NASUAD Publications

Title Summary
Older Americans Act Citations related to Health Care Systems Coordination This document provides citations from the Older Americans Act that are supportive of, and outline opportunities for coordination efforts between State/Area Agencies on Aging and State/local health care systems.
ADULT PROTECTIVE SERVICES in 2012: INCREASINGLY VULNERABLE This report provides a snapshot of the APS program during a period of transition and change. Key elements driving the change include the economic environment, the continuation of states reorganization, and the federal budget impasse and decision of whether or not to fund the Elder Justice Act. NASUAD and NAPSA will continue to collect data from the states and localities to provide updates on this evolution.
Nursing Home Reimbursement Changes This letter provides State Directors of State Units on Aging (SUAs) with information regarding the CMS decision to reduce Medicare skilled nursing facility (SNF) payments by 11.1% for FY 2012 (a reduction of $3.87 billion). The decision is supposed to create more efficiency in the Prospective Payment System (PPS). The memo describes the implications of such a decision coupled with frozen or reduced Medicaid payments to SNFs and Long Term Care Hospitals (LTCHs).
Administration on Aging Older Americans Act Reauthorization The AoA reauthorization of the Older Americans Act (OAA) in 2011 was preceded by a series of listening sessions and online input forums representing thousands of consumers of OAA services. This document provides a summary of some of the common input received during this process. Some of the consistent views on OAA services were broad while others were more specific, e.g. expanding Long-Term Care Ombudsman (LTCO) services to all nursing home residents regardless of age.
Older Americans Act Reauthorization Listening Sessions NASUAD organized members of the Aging Network at listening forums in 3 cities for the reauthorization of the Older Americans Act. The sessions fostered public input, which NASUAD used to form recommendations for improvement according to its policy principles. The letter outlining these is addressed to Assistant Secretary of Aging, Kathy Greenlee. Some recommendations are to advance the network with more funding and to modernize the language of the Act to reflect person-centered objectives.
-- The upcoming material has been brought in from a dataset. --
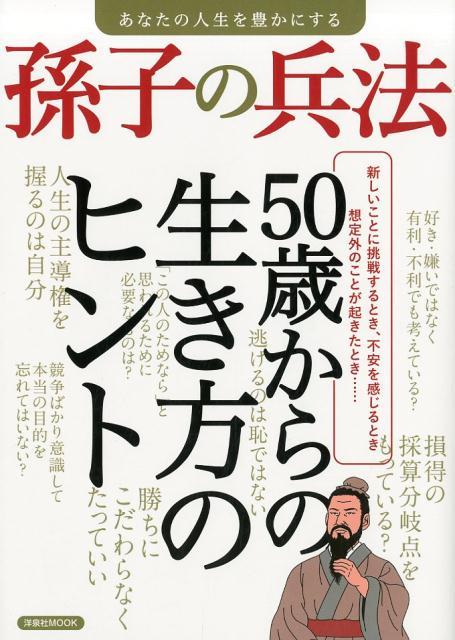 あなたの人生を豊かにする孫子の兵法 50歳からの生き方のヒント (洋泉社MOOK)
Ombudsman Program Coordination with Aging and Disability Resource Centers Collaboration between Long-Term Care Ombudsmen and Aging and Disability Resource Centers (ADRCs) is beneficial in making informed long-term care choices. ADRCs are a vital bank of information for people considering home and community-based services in lieu of institutional settings. This report presents findings from a survey of states’ Ombudsman programs on what types of collaboration exist; some work with ADRCs by making referrals, conducting training, and/or exchanging information.
\Charting the Ombudsman Program’s Role in a Modernized Long-Term Care System This report is the product of a dialogue concerning the role of the Ombudsman program as representation for residents of long-term care facilities in a system that is moving towards home and community-based long-term care. The report follows three key areas in which Ombudsmen can play a role—HCBS, diversion from nursing homes, and transition from institutional care—and considered the program’s resources, federal limitations, and conflicts of interest.
Senior Center Practices There has been effort to create standards for senior centers at a state level. Many State Units on Aging (SUAs) coordinate with Area Agencies on Aging (AAAs) to fund, develop, and foster these standards. This report summarizes findings from a survey of 38 states concerning various areas related to senior centers, including funding sources, operational guidelines, and required services. Most states reported some common practices and 16 states provide guidance for their senior centers.
Strengthening the Aging Network Issue Brief: Medicaid Health Information Technology There are many opportunities for states’ Medicaid information systems and administrative functions to be federally subsidized with funding. This brief describes the variety of administrative systems that qualify for federal financial participation (FFP), including the Medicaid Management Information System (MMIS) and health information technology (HIT). The systems are used to support people with disabilities and older adults.
Select State-by-State FY 2012 Discretionary State Formula Grant Tables The Administration on Aging makes funds available to grantees through state Discretionary and Formula grants. This table lists the grant estimates for FY11 and FY12 and compares them to the actual discretionary state formula grant allotment for FY10. The different programs included in the table are Home and Community-Based Services, Nutrition Services, Preventive Health Services, Family Caregiver Support Services, Long-Term Care Ombudsman Program, and Prevention of Elder Abuse and Neglect.